Dosen dan Peneliti Hukum Pidana FH Universitas Jenderal Soedirman, Kuat Puji Prayitno, menyebut mafia adalah perkumpulan rahasia yang bergerak di bidang kejahatan (kriminal) memiliki konotasi negatif sebagai kelompok kriminal. Kerja mafia tanah tergolong rumit, melibatkan konglomerat, pejabat, politisi, aparat penegak hukum, dan pihak lainnya.
Menurut Kuat, dampak yang ditimbulkan dari kejahatan mafia tanah memiliki daya rusak (mengeksploitasi) sumber daya non-fisik, merusak sustainable development, merusak kualitas kehidupan, merusak kepercayaan dan respek masyarakat. “Mafia tanah itu bahayanya sama seperti korupsi,” ujarnya.
Modus yang digunakan mafia tanah antara lain menggunakan surat hak-hak tanah yang dipalsukan, pemalsuan warkah, pemberian keterangan palsu, pemalsuan surat, jual beli fiktif, penipuan atau penggelapan, sewa menyewa, menggugat kepemilikan tanah dan menguasai tanah dengan cara ilegal. Kuat melihat instrumen hukum pidana bisa digunakan untuk menjerat mafia tanah misalnya delik pemalsuan, penggelapan dan penipuan serta penyertaan dan pembantuan seperti diatur Pasal 263, 266, 372, dan 378, 55 serta Pasal 56 KUHP.

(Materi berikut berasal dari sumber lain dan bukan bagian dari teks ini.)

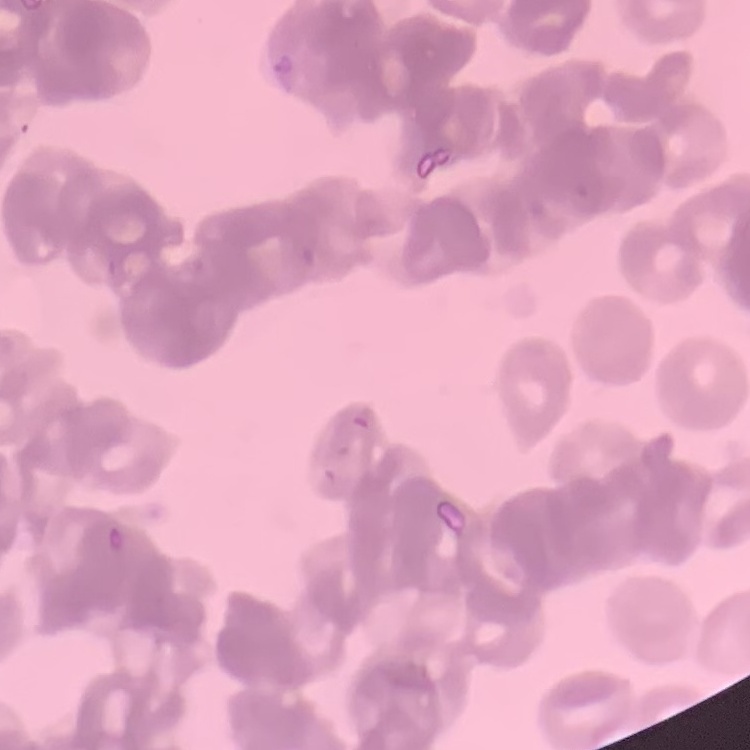
Summary:
  - Red blood cell morphology: rouleaux formation
  - Image type: one tile cut from a larger photomicrograph
  - Stain: Field's or Giemsa
  - Preparation: thin blood smear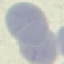

{
  "result": "no malaria parasites seen",
  "capture": "smartphone through the microscope eyepiece",
  "image_type": "cell patch, automatically extracted from a larger field of view and resized to 64 × 64 pixels",
  "stain": "Giemsa",
  "preparation": "thin blood smear"
}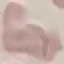
Malaria status: uninfected. Thin blood film. Giemsa stain. Automatically extracted cell patch, resized to 64 × 64 pixels. Photographed with a smartphone camera at the microscope eyepiece.Point out each malaria parasite.
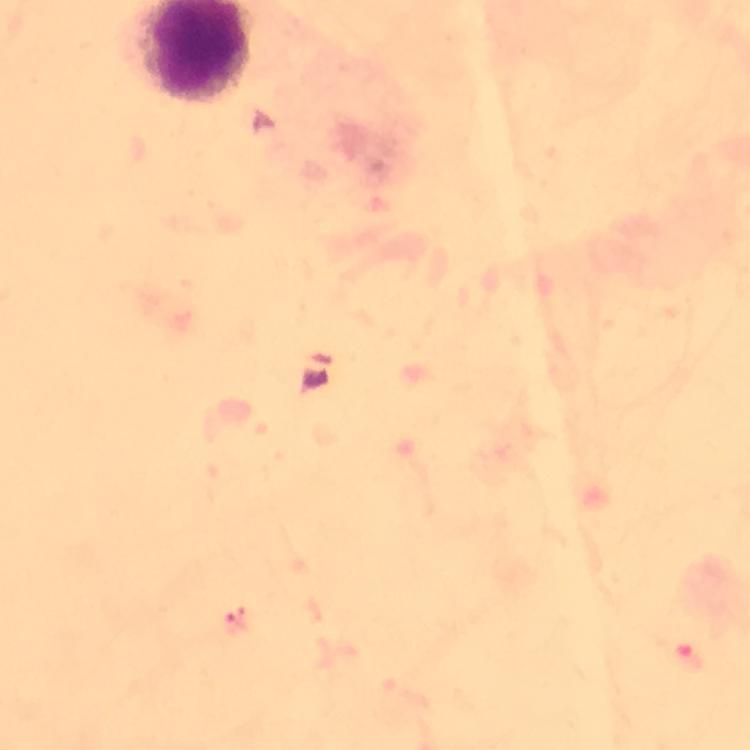
Approximate centers as {x, y} in pixels.
Malaria parasites: {236, 624}.

Summary:
  - Cropped from: a single field of view
  - Stain: Giemsa
  - Preparation: thick blood film
  - Magnification: 100x
  - Image size: 750×750 pixels
  - Immersion oil: used
  - Capture: smartphone camera through the microscope
  - Context: from a malaria diagnostic workup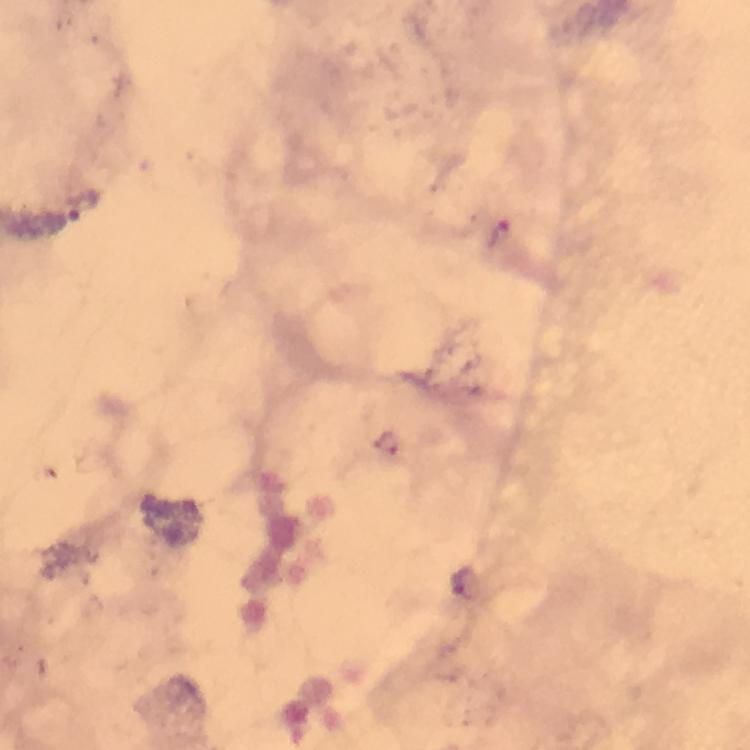
Approximate centers as [x, y] in pixels.
Summary:
  - Malaria parasite locations: [83, 205], [500, 237], [466, 583]
  - Context: from a malaria diagnostic workup
  - Stain: Giemsa
  - Immersion oil: applied
  - Preparation: thick blood smear
  - Cropped from: one field of view
  - Capture: smartphone mounted on the microscope
  - Image size: 750×750 pixels
  - Magnification: 100xAssess this cell for malaria.
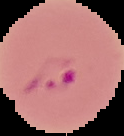
Parasitized.

{
  "image_type": "segmented cell region with the area outside set to black",
  "image_size": "124×136 pixels",
  "preparation": "thin blood smear"
}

Dalam acara Instagram Hukumonline Headline Talks bertajuk “Oknum Berulah, Mafia Tanah Bikin Resah”, Senin (29/11/2021) yang lalu, Wakil Menteri Agraria dan Tata Ruang (ATR)/Kepala Badan Pertanahan Nasional (BPN), Surya Tjandra, mengakui masih ada oknum dalam Kementerian ATR/BPN yang terlibat dalam kasus mafia tanah. Hal ini terlihat dari kasus penyalahgunaan wewenang sertifikat tanah yang dihadapi aktris Nirina Zubir beberapa waktu lalu. Kasus ini tidak hanya menyeret oknum notaris dan PPAT, namun juga beberapa oknum di Kementerian ATR/BPN.
Kasus yang mencuat mengenai mafia tanah membuat Kementerian ATR/BPN kembali membuka kasus-kasus mengenai mafia tanah yang terjadi sejak tahun 2019. Kementerian ATR/BPN sudah mengadakan MoU dengan kepolisian dan pada tahun 2020 dan MoU dengan Kejaksaan. “Hal ini adalah bagian dari strategi untuk membersihkan dan mengatasi kejahatan terkait pertanahan,” ujar Surya.
Dirjen Penanganan Sengketa dan Konflik Pertanahan Kementerian ATR/BPN, R Bagus Agus Widjayanto, mencatat modus paling banyak dilakukan dalam kejahatan di bidang pertanahan yakni pemalsuan dokumen (66 persen), penggelapan dan penipuan (16 persen), dan okupasi ilegal (11 persen). Kewenangan ATR/BPN dalam menyelesaikan sengketa pertanahan terutama penyidikan kejahatan di bidang pertanahan sifatnya sangat terbatas. Karena itu ATR/BPN membutuhkan lembaga lain untuk memberantas mafia tanah.
“Dalam menangani kasus pidana terkait mafia tanah, ATR/BPN bekerja sama dengan Polri, Kejaksaan, Komisi Yudisial, dan Mahkamah Agung,” ungkap Agus.
Seruan perang melawan mafia tanah juga dilakukan oleh Presiden Joko Widodo. Presiden Joko Widodo menyebut mafia tanah adalah penyebab keresahan masyarakat dan biang keladi maraknya konflik pertanahan. Presiden bahkan telah meminta aparat kepolisian agar cepat tanggap mengusut tuntas setiap kasus mafia tanah dan kembali mengingatkan jangan sampai ada penegak hukum yang membekingi mafia tanah. | Pnr.